En los últimos tiempos la situación de violencia que se padece en toda la ciudad y especialmente en algunos barrios ha delineado un nuevo y grave paradigma.
La ciudad ante un nuevo paradigma
Esta semana un grupo de vecinos evitó la entrada de la policía a la escena de un crimen en la zona sur y la directora de una escuela debió aclarar que desde ningún colegio de la zona "llamaron a la policía". Y debió hacerlo porque sintió que fue amenazada por un "grupo de gente" cuando un funcionario del Ministerio de Seguridad afirmó que lo convocaron. "No fue así -sostuvo la docente-, nosotros tenemos que abrir la escuela el lunes, siempre corremos riesgo y no sabemos con que nos vamos a encontrar.

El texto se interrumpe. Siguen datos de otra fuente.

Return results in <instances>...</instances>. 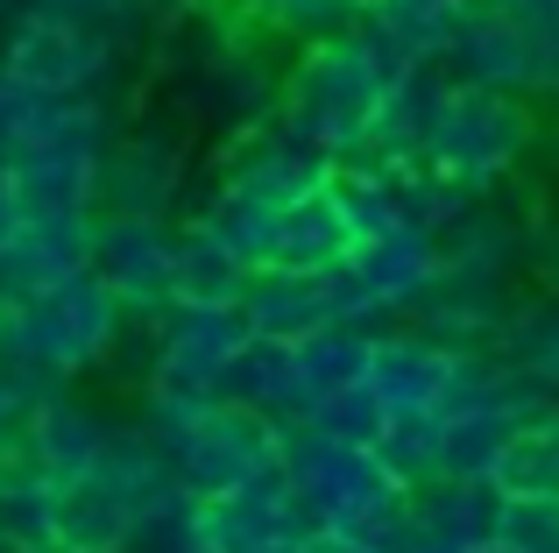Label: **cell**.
Returning <instances> with one entry per match:
<instances>
[{
    "mask_svg": "<svg viewBox=\"0 0 559 553\" xmlns=\"http://www.w3.org/2000/svg\"><path fill=\"white\" fill-rule=\"evenodd\" d=\"M36 553H64V546H50V540H43V546H36Z\"/></svg>",
    "mask_w": 559,
    "mask_h": 553,
    "instance_id": "cell-4",
    "label": "cell"
},
{
    "mask_svg": "<svg viewBox=\"0 0 559 553\" xmlns=\"http://www.w3.org/2000/svg\"><path fill=\"white\" fill-rule=\"evenodd\" d=\"M43 518H50V546H64V553H121L142 532V511L107 475L57 483L50 497H43Z\"/></svg>",
    "mask_w": 559,
    "mask_h": 553,
    "instance_id": "cell-2",
    "label": "cell"
},
{
    "mask_svg": "<svg viewBox=\"0 0 559 553\" xmlns=\"http://www.w3.org/2000/svg\"><path fill=\"white\" fill-rule=\"evenodd\" d=\"M524 150V114L510 107V99L496 93H447V114H439L432 142H425V156H432V170L447 185H489L503 178L510 164H518Z\"/></svg>",
    "mask_w": 559,
    "mask_h": 553,
    "instance_id": "cell-1",
    "label": "cell"
},
{
    "mask_svg": "<svg viewBox=\"0 0 559 553\" xmlns=\"http://www.w3.org/2000/svg\"><path fill=\"white\" fill-rule=\"evenodd\" d=\"M489 483L503 504H559V426H518Z\"/></svg>",
    "mask_w": 559,
    "mask_h": 553,
    "instance_id": "cell-3",
    "label": "cell"
}]
</instances>
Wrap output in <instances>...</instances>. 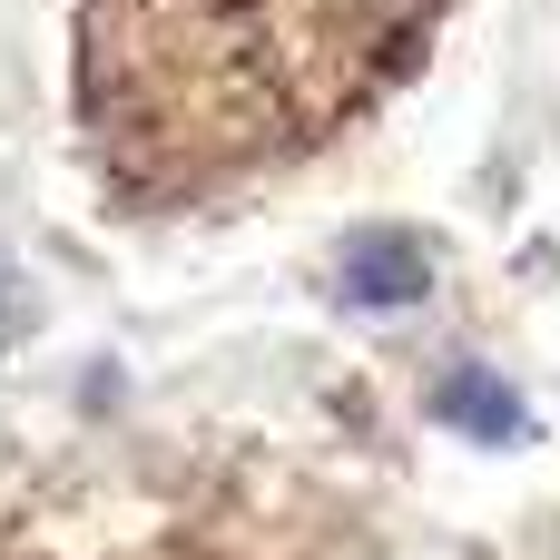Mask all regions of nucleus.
Segmentation results:
<instances>
[{
  "mask_svg": "<svg viewBox=\"0 0 560 560\" xmlns=\"http://www.w3.org/2000/svg\"><path fill=\"white\" fill-rule=\"evenodd\" d=\"M423 285H433L423 236H404V226H364V236L345 246V305L394 315V305H423Z\"/></svg>",
  "mask_w": 560,
  "mask_h": 560,
  "instance_id": "nucleus-1",
  "label": "nucleus"
},
{
  "mask_svg": "<svg viewBox=\"0 0 560 560\" xmlns=\"http://www.w3.org/2000/svg\"><path fill=\"white\" fill-rule=\"evenodd\" d=\"M433 413H443V423H463L472 443H512V433H522V394H512V384H492V374H472V364L433 394Z\"/></svg>",
  "mask_w": 560,
  "mask_h": 560,
  "instance_id": "nucleus-2",
  "label": "nucleus"
}]
</instances>
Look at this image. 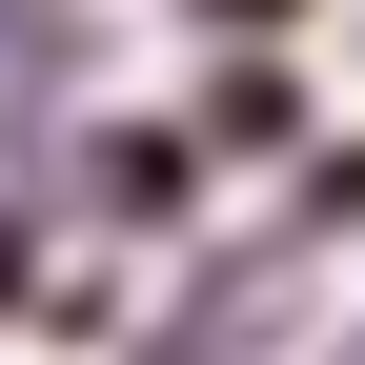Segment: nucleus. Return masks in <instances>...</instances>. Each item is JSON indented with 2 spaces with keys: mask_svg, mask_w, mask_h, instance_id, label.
I'll return each mask as SVG.
<instances>
[{
  "mask_svg": "<svg viewBox=\"0 0 365 365\" xmlns=\"http://www.w3.org/2000/svg\"><path fill=\"white\" fill-rule=\"evenodd\" d=\"M81 203H102V223H182V203H203V143H182V122H122Z\"/></svg>",
  "mask_w": 365,
  "mask_h": 365,
  "instance_id": "f03ea898",
  "label": "nucleus"
},
{
  "mask_svg": "<svg viewBox=\"0 0 365 365\" xmlns=\"http://www.w3.org/2000/svg\"><path fill=\"white\" fill-rule=\"evenodd\" d=\"M182 143H203V163H223V143L284 163V143H304V81H284V61H203V122H182Z\"/></svg>",
  "mask_w": 365,
  "mask_h": 365,
  "instance_id": "f257e3e1",
  "label": "nucleus"
},
{
  "mask_svg": "<svg viewBox=\"0 0 365 365\" xmlns=\"http://www.w3.org/2000/svg\"><path fill=\"white\" fill-rule=\"evenodd\" d=\"M345 365H365V325H345Z\"/></svg>",
  "mask_w": 365,
  "mask_h": 365,
  "instance_id": "39448f33",
  "label": "nucleus"
},
{
  "mask_svg": "<svg viewBox=\"0 0 365 365\" xmlns=\"http://www.w3.org/2000/svg\"><path fill=\"white\" fill-rule=\"evenodd\" d=\"M365 223V143H304V203H284V244H345Z\"/></svg>",
  "mask_w": 365,
  "mask_h": 365,
  "instance_id": "7ed1b4c3",
  "label": "nucleus"
},
{
  "mask_svg": "<svg viewBox=\"0 0 365 365\" xmlns=\"http://www.w3.org/2000/svg\"><path fill=\"white\" fill-rule=\"evenodd\" d=\"M182 21H203V61H284V21H304V0H182Z\"/></svg>",
  "mask_w": 365,
  "mask_h": 365,
  "instance_id": "20e7f679",
  "label": "nucleus"
}]
</instances>
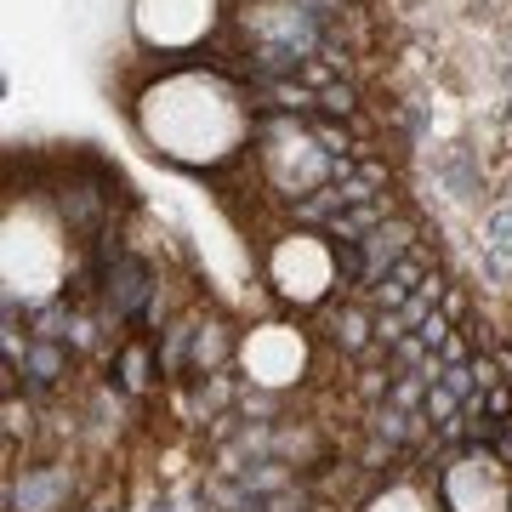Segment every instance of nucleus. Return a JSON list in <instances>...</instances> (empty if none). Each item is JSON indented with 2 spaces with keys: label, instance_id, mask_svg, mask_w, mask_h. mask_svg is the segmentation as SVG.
<instances>
[{
  "label": "nucleus",
  "instance_id": "1",
  "mask_svg": "<svg viewBox=\"0 0 512 512\" xmlns=\"http://www.w3.org/2000/svg\"><path fill=\"white\" fill-rule=\"evenodd\" d=\"M114 279H120V296H114V308L131 313V308H137V302L148 296V268H143V262H120V268H114Z\"/></svg>",
  "mask_w": 512,
  "mask_h": 512
}]
</instances>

A determinadas divisiones de la policía no la podemos tener cerca porque nos perjudican", sostuvo.
La reacción de algunos vecinos e incluso de algunas instituciones ante el avance de amenazas, agresiones o hechos de violencia ya no es la de acudir a la policía ni al Estado.
No pueden ni quieren hacerlo. No creen que ese sea el lugar donde se pueda recibir una respuesta positiva y perdurable. La evaluación es rápida: si llamamos a la policía recibimos la inmediata represalia de los grupos con los que social y geográficamente convivimos e interactuamos. Estos grupos, vinculados al trafico de drogas y a la violencia, comparten el territorio con instituciones, escuelas, vecinales, iglesias, clubes de barrio y muchas familias. Cuando alcanzan determinada escala y poder de influencia en la zona , estas instituciones y familias evalúan que no pueden enfrentarlos o que hacerlo, tiene un costo muy alto con consecuencias inmediata en la seguridad, en los bienes y en la vida de los hijos y seres queridos. Se sienten solos. Es una situación tan densa que muchas veces se prefiere conservar una suerte de equilibrio fáctico y al "costado de la ley", antes que acudir a la seguridad de un Estado que paradójicamente "no está".
Esa tolerancia forzada y muchas veces desesperada, devuelve en algunos territorios una mínima convivencia, repleta de riesgos e injusticias, pero al menos "umbral de convivencia" y cierto alivio, algo que no es logrado ni por acción de la policía, ni por la intervención de las instituciones publicas ni por el obrar de los jueces.
Lo que era el resorte natural frente a un hecho delictivo -llamar al 911 o ir a la comisaría más cercana- es reemplazado por el miedo y la "propia" prevención o autodefensa.
Frente a la ausencia del Estado, se evaluá como más beneficioso al orden y a la tranquilidad del barrio que las bandas interactúen "bajo sus propios códigos", que acudir ante quien, en materia de seguridad, o no llega o llega con una intermitencia que el vecino percibe como total abandono.
Por ejemplo, las escuelas en situación de vulnerabilidad, deben convivir con bandas que se disputan el territorio del crimen y, lamentablemente, para poder dar clases y asistir a trabajar, "deben" asumir con dolor e impotencia el status quo del barrio.
Es un fenómeno muy grave. ¿Es posible que las bandas que operan en los barrios otorguen cierta "pacificación" a cambio de silencio o sumisión? Si así fuera, ¿no es esta una situación completamente artificial y momentánea, pero lo único a lo que pueden aspirar los vecinos en determinados sitios?
Este cambio de paradigma en el que concurrir a la policía o a los jueces está "muy mal visto" y tiene consecuencias negativas, es el producto del fracaso de toda prevención. El resultado es que algunas instituciones y vecinos se ven obligados a convivir con esta especie de "pacificación artificial u orden fáctico" que brindan las bandas que intervienen en el territorio: grupos delictivos que imponen sus códigos, influyen, premian y castigan.
Solo una intervención multiestatal y coordinada podrá desmontar semejante pérdida.